PCC Joins the Nation in Solidarity for Parkland Victims on March 14th

By Jake Edgar|March 23, 2018Announcements, Cascade, Public Health, Southeast, Student Writing, Sylvania, Top Stories|

Jake Edgar

On March 14th, in response to the Parkland Shooting, there were gun law protests all across the nation. The PCC campuses were no different. At cascade over 100 students walked out of their classes to say #enough is enough. Nick Carmack, the ASPCC Cascade President began by reading a list of the names of those lost in the Parkland shooting. The crowd was bustling but respectful despite the construction going on across the street.

He then dove into a prepared speech regarding his frustrations:

“We have the right to come to school and not get fucking killed.

 We demand that our elected officials do their jobs.”

The crowd, which was growing larger by the minute shouted, in agreement. After Nick spoke, an unprepared student speaker approached the megaphone. They spoke about the pain of living in a culture defined as the space between school shootings. “It is not the reality I want to live.”

Don Baldwin, a cascade student, also shared his anger and fear:

“Each one of those names might have led us to world peace, found a cure for cancer. We are fighting for our future.”
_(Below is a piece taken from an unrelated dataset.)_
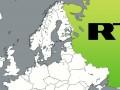 Бывшая ведущая Russia Today рассказала, что канал работает по принципу секты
About halfway through the demonstration, a group of teens led by one of their teachers, from Rosemary Anderson High School, an alternative school, arrived. They were boasting their own signs, and shouting their own rallying cries.

“What do we want? GUN CONTROL. When do we want it? NOW.”

Their teacher was among the last to approach the megaphone. His comments were more pointed, regarding the proposal to arm teachers,to which he had this to say:

“I don’t want a gun, I want more resources. I want mental health counselors, laptops, and books.”

His students also pointed out that some of the older students could buy a gun, but not weed. They considered that absurd.

The event closed with a long moment of silence for the victims of Parkland, and a mantra to never stop demonstrating. To keep the fire hot and strong until the legislation passes to protect our youth.